UN FILM QUI PRÉFIGURE NOTRE PRÉSENT

Plus j’y pense, plus je vois Eyes Wide Shut comme un film prophétique. Il annonce :

la confusion entre liberté sexuelle et solitude affective

la difficulté croissante à tolérer le mystère de l’autre

la fragilité des couples fondés sur la performance émotionnelle

la peur contemporaine de ne pas être “assez” pour l’autre


Nous vivons aujourd’hui dans un monde qui valorise la communication permanente, la transparence, l’authenticité affichée. Et pourtant, je ressens que nous supportons de moins en moins l’opacité réelle. Le film montre exactement ce point de rupture : quand dire la vérité ne rapproche plus, mais éloigne définitivement.

LE CINÉMA QUI NE CONSOLE PLUS, COMME NOTRE ÉPOQUE

Je reviens toujours à cette idée qui me hante : Eyes Wide Shut est le film où le cinéma ne peut plus consoler, seulement constater. Et j’ai l’impression que notre époque est exactement à cet endroit-là. Nous savons analyser. Nous savons nommer. Nous savons critiquer.
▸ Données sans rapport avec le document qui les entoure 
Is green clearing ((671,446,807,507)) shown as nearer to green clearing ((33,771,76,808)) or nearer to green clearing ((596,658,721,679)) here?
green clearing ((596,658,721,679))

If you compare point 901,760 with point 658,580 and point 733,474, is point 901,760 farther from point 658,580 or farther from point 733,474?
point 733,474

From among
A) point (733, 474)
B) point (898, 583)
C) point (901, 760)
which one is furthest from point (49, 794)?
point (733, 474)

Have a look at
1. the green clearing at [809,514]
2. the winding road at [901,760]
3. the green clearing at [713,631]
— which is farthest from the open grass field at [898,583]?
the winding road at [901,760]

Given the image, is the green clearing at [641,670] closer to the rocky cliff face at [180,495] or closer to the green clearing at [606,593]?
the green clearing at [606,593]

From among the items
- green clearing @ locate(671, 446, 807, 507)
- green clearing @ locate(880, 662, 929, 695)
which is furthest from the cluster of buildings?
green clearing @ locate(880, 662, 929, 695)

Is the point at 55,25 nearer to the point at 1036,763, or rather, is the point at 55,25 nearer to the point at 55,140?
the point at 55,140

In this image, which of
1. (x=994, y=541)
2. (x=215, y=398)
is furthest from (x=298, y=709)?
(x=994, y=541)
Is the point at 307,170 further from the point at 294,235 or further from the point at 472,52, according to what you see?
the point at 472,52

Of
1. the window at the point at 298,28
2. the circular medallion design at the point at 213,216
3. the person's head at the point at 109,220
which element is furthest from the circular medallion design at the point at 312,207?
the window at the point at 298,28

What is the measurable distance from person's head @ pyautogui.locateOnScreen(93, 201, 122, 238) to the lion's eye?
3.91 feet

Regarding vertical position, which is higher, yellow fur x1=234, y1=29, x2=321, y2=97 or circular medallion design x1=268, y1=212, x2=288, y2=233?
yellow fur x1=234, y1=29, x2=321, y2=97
Mais nous ne savons plus réparer.

La fin du film ne propose aucune transcendance. Juste une continuité fragile. Aimer devient un acte pragmatique, presque biologique. Une manière de rester en lien avec le réel quand le symbolique s’est effondré.

POURQUOI KUBRICK S’EST ARRÊTÉ LÀ — HISTORIQUEMENT ET INTIMEMENT

Quand je pense à Stanley Kubrick, je vois un cinéaste qui a passé sa vie à explorer les grands systèmes de son temps : la guerre, la science, la folie, le pouvoir, la sexualité. Avec Eyes Wide Shut, il atteint le dernier territoire : l’intime.

Après ce film, il n’y a plus de mythe à déconstruire sans se répéter. Il a montré un monde où même l’amour ne protège plus, où même la lucidité n’apaise pas, où même la vérité ne libère pas.

Je crois profondément qu’il s’est arrêté là parce qu’il avait atteint un point de vérité trop nu pour être prolongé. Un point où l’art ne peut plus promettre autre chose que la conscience. Et la conscience, quand elle est poussée à ce degré, n’est pas une promesse. C’est un silence.

Et ce silence, aujourd’hui encore, me semble être l’héritage le plus troublant de Eyes Wide Shut.